• [Reading passage]:
Notice that we don't have php-mysql packages that provide modules to connect our PHP application with our freshly installed Percona Server 8.0 server. We can confirm this by checking the loaded PHP module. You should get empty output with the following command:

$ php -m | grep mysql

Let's install it again:

$ yum install php-mysql
$ systemctl restart httpd

Now we do have them and are loaded into PHP:

$ php -m | grep mysql
mysql
mysqli
pdo_mysql

And we can also confirm that by looking at the PHP info via command line:

$ php -i | egrep -i 'client.*version'
Client API version => 5.6.28-76.1
Client API library version => 5.6.28-76.1
Client API header version => 5.5.60-MariaDB
Client API version => 5.6.28-76.1

Notice the difference on the Client API library version and the API header version. We will see the after affect of that later during the test.

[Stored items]
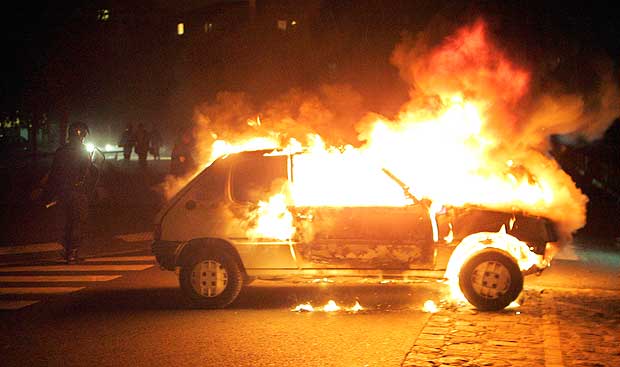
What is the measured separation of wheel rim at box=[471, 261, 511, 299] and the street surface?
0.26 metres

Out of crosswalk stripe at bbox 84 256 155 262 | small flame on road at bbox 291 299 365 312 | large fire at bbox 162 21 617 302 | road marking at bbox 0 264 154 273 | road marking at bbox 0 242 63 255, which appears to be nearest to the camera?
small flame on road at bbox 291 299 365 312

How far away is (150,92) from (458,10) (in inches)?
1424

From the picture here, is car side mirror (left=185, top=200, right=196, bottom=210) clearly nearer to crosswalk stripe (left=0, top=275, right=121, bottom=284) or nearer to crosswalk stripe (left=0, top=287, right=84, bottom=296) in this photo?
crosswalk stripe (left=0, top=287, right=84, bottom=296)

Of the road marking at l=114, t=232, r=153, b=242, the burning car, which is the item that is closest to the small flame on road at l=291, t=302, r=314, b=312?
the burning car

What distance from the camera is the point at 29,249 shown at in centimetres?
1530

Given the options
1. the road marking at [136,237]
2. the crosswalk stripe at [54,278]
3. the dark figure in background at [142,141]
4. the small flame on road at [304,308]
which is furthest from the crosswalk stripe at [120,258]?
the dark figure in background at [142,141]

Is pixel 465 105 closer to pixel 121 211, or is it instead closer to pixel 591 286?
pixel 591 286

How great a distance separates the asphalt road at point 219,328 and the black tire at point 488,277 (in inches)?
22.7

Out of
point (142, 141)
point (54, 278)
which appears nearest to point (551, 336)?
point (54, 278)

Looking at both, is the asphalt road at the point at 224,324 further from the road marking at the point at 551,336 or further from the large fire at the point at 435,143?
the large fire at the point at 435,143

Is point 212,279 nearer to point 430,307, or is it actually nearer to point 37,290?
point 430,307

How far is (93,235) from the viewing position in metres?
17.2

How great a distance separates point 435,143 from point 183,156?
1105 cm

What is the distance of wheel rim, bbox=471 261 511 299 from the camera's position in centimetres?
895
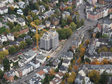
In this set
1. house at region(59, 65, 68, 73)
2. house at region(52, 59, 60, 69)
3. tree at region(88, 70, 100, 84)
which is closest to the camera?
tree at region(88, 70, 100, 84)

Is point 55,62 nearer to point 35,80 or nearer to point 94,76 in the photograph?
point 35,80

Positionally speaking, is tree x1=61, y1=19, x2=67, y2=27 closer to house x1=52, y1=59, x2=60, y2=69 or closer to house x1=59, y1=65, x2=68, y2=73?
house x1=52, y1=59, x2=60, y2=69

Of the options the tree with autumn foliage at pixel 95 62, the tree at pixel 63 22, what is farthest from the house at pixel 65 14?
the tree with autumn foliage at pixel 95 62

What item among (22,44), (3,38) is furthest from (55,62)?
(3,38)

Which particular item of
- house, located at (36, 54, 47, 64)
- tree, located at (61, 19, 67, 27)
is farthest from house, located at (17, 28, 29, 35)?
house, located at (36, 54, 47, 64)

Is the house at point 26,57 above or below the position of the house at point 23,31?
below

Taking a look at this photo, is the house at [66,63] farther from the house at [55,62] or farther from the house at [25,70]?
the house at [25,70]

• [Given exercise 1]: Return the part of the text on PHP MySQL modules that begins at the words with "And we can also" and stops after "during the test.".
• [Given exercise 2]: Write the next part of the text on installing PHP MySQL modules for Percona Server, picking up after its last sentence.
None of these stored items are needed here.

• [Task result 1]:
And we can also confirm that by looking at the PHP info via command line:

$ php -i | egrep -i 'client.*version'
Client API version => 5.6.28-76.1
Client API library version => 5.6.28-76.1
Client API header version => 5.5.60-MariaDB
Client API version => 5.6.28-76.1

Notice the difference on the Client API library version and the API header version. We will see the after affect of that later during the test.

• [Task result 2]:
Let's start our MySQL 8.0 server to test out our PHP5 application. Since we had MariaDB use the datadir in /var/lib/mysql, we have to wipe it out first, re-initialize the datadir, assign proper ownership and start it up:

$ rm -Rf /var/lib/mysql
$ mysqld --initialize
$ chown -Rf mysql:mysql /var/lib/mysql
$ systemctl start mysql

Grab the temporary MySQL root password generated by Percona Server from the MySQL error log file:

$ grep root /var/log/mysqld.log
2019-07-22T06:54:39.250241Z 5 [Note] [MY-010454] [Server] A temporary password is generated for root@localhost: 1wAXsGrISh-D

Use it to login during the first time login of user root@localhost. We have to change the temporary password to something else before we can perform any further action on the server:

$ mysql -uroot -p

mysql> ALTER USER root@localhost IDENTIFIED BY 'myP455w0rD##';

Then, proceed to create our database resources required by our application:

mysql> CREATE SCHEMA testdb;
mysql> CREATE USER testuser@localhost IDENTIFIED BY 'password';
mysql> GRANT ALL PRIVILEGES ON testdb.* TO testuser@localhost;

Once done, import the existing data from backup into the database, or create your database objects manually. Our database is now ready to be used by our application.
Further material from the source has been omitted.